Marx wrote: "From forms of development of the productive forces these relations turn into their fetters" (PREFACE TO THE CRITIQUE OF POLITICAL ECONOMY, Selected Works, vol. 1 pp 362-4). This led to class struggle and, eventually the replacement of one social system with another - a social revolution.

Marx also went on to show that most social systems in human history were based upon class exploitation. There was slavery in the ancient states of Greece and Rome, serfdom during feudalism and, today, wage slavery in capitalism.

However, exploitation in capitalism was not as transparent as it had been in previous social systems. To understand exploitation in capitalism, Marx applied a theory of value to labour power; a peculiar commodity that the workers sold to employers for a wage and salary.

Marx demonstrated that workers worked, what he called, "necessary labour time", in which they reproduced the value of their wages and salaries, and "surplus labour time", in which they produced a surplus value. Surplus value, for Marx and Marxists, is the origin of profit going as unearned income to the capitalist class in the form of industrial profit, rent and interest.

The intensity and extent of class exploitation under capitalism caused class struggle, which is ultimately a political struggle over the ownership of the means of production and what they were used for. Marx's objective was for the working class to replace capitalism with socialism/ communism (both words mean the same thing).

Marx did not give a detailed account of socialism. However, he did sketch out a broad outline of what socialism would be like. He said it would entail the "abolition of buying and selling" (COMMUNIST MANIFESTO) and would be "an association of free men, working with the means of production held in common (CAPITAL VOLUME I: 171), and the "abolition of the wages system" (VALUE,PRICE AND PROFIT” (International Publishers, 1976 p. 61)).

■ **Actions to take**:
A) Copy from the passage on Marx's theory of exploitation, word for word, from "Marx demonstrated that" up to and including "the same thing).".
B) Continue the passage on Marx's theory of exploitation from the point where it stops.

■ **Dataset entries**:
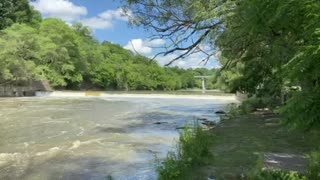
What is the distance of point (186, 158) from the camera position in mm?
8430

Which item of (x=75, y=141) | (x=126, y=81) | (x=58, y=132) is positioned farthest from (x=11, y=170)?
(x=126, y=81)

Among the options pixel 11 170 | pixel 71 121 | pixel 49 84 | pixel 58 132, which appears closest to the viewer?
pixel 11 170

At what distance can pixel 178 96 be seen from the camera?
2050 inches

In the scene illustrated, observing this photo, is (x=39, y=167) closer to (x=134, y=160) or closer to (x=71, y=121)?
(x=134, y=160)

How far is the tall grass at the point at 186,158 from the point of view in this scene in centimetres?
697

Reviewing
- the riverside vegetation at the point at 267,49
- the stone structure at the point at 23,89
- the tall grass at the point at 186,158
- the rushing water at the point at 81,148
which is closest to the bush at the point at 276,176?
the riverside vegetation at the point at 267,49

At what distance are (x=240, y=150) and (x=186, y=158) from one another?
1851 millimetres

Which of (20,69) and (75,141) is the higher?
(20,69)

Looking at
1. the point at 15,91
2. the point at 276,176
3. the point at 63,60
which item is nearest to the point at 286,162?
the point at 276,176

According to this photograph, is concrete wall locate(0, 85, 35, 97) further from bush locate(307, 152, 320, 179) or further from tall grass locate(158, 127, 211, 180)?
bush locate(307, 152, 320, 179)

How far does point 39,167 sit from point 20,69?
4214 cm

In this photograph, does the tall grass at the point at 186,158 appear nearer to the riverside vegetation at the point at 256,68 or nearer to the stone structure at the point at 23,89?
the riverside vegetation at the point at 256,68

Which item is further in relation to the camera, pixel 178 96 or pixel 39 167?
pixel 178 96

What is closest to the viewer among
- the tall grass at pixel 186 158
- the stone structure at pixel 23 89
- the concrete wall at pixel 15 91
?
the tall grass at pixel 186 158
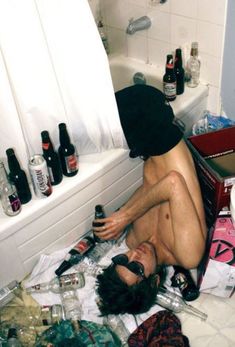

■ **Per-task answers**:
A)
Marx demonstrated that workers worked, what he called, "necessary labour time", in which they reproduced the value of their wages and salaries, and "surplus labour time", in which they produced a surplus value. Surplus value, for Marx and Marxists, is the origin of profit going as unearned income to the capitalist class in the form of industrial profit, rent and interest.

The intensity and extent of class exploitation under capitalism caused class struggle, which is ultimately a political struggle over the ownership of the means of production and what they were used for. Marx's objective was for the working class to replace capitalism with socialism/ communism (both words mean the same thing).

B)
This account of socialism can be summed up by Marx’s famous aphorism: "from each according to ability, to each according to need" (CRITIQUE OF THE GOTHA PROGRAMME). Directly meeting human needs will be the central objective for a future socialist society.

Corbyn is not a Marxist

A Marxist, then, would be someone working within the broad theoretical outline provided by Marx. They would also agree with the Marxian principle that class conscious and political emancipation from capitalism and class society by the working class, "must be the work of the working class itself" (Clause 5 of the DECLARATION OF PRINCIPLES OF THE SOCIALIST PARTY OF GREAT BRITAIN, published in 1904).

Clearly, this would rule out Corbyn and his Shadow Chancellor, John MacDonnell being considered as "Marxists". Both are reformists who believe the problems facing workers can be legislated away while still retaining the private ownership of the means of production and the profit motive. Neither of them want to replace capitalism with socialism.

Instead Corbyn and MacDonnell want to reform capitalism in the interest of the working class - "the many, not the few", as they say. In this endeavour they will fail, like all previous Labour governments have failed. The Labour Party started out as the "Party of Peace", yet they supported two World Wars and a number of smaller ones. Labour also used troops to break strikes and imposed austerity policies on the workers. Nationalisation was a complete and utter failure. Capitalism can only be administered in the interest of the capitalist class and despite what he says, if he was elected Prime Minister, Corbyn would be no different.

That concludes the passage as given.